Tal punição colectiva, identificada como um crime contra a humanidade nas Convenções de Genebra, evoca o estrangulamento nazi do gueto de Varsóvia e o sítio económico do Iraque imposto pelos EUA na década de 1990. Se os seus perpetradores perderam o juízo, como sugeriu Miller, eles parecem entender a sua barbárie e demonstram o seu cinismo. "A ideia é colocar os palestinos numa dieta", brincou Dov Weisglass, conselheiro do primeiro-ministro israelense Ehud Olmert.

Este é o preço que os palestinos têm de pagar pelas suas eleições democráticas de Janeiro. A maioria votou pelo partido "errado". O Hamas, o qual os EUA e Israel, com sua inimitável tendência para acusar os outros dos seus próprios crimes, descrevem como terrorista. Contudo, o terrorismo não é a razão para matar à fome os palestinos, cujo primeiro-ministro, Ismail Haniyeh, reafirmou o compromisso do Hamas de reconhecer o estado judeu, propondo apenas que Israel obedeça ao direito internacional e respeite as fronteiras de 1967. Israel recusou porque, com o seu muro do apartheid em construção, sua intenção é clara: tomar cada vez mais da Palestina, cercando todas as aldeias e finalmente Jerusalém.
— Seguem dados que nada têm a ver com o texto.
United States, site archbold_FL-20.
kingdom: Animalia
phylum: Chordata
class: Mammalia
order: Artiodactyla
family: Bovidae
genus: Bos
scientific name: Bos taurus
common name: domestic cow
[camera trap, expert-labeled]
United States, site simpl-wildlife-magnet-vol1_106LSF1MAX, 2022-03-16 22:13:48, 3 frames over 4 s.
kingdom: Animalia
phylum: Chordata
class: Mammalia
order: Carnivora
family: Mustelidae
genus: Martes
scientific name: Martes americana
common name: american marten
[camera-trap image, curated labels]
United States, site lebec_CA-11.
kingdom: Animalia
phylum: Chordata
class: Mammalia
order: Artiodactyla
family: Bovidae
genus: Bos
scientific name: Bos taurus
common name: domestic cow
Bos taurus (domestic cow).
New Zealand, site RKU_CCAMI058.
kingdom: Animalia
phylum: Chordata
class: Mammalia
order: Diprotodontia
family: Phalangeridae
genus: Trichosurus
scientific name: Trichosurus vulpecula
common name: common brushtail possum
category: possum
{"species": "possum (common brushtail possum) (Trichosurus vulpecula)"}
O FERIMENTO DE FRANCO ATIRADOR

A razão porque Israel teme o Hamas é o facto de ser improvável que se possa nele confiar como colaborador de confiança na subjugação do seu próprio povo em benefício de Israel. Na verdade, o voto pelo Hamas foi realmente um voto pela paz. Os palestinos estavam fartos dos fracassos e da corrupção da era de Arafat. Segundo o antigo presidente americano Jimmy Carter, cujo Centro Carter verificou a vitória eleitoral do Hamas, "inquéritos de opinião pública mostram que 80 por cento dos palestinos querem um acordo de paz com Israel".

Quão irónico isto é, considerando que o crescimento do Hamas foi devido em não pequena parte ao apoio secreto que recebeu de Israel, o qual, com os EUA e a Grã-Bretanha, queriam que islâmicos minassem o arabismo secular e os seus sonhos "moderados" de liberdade. O Hamas recusou-se a participar deste jogo maquiavélico e, face aos assaltos israelenses, manteve um cessar fogo durante 18 meses. O objectivo do ataque israelense à praia de Gaza foi nitidamente sabotar o cessar fogo. Esta é uma táctica confirmada pelo tempo.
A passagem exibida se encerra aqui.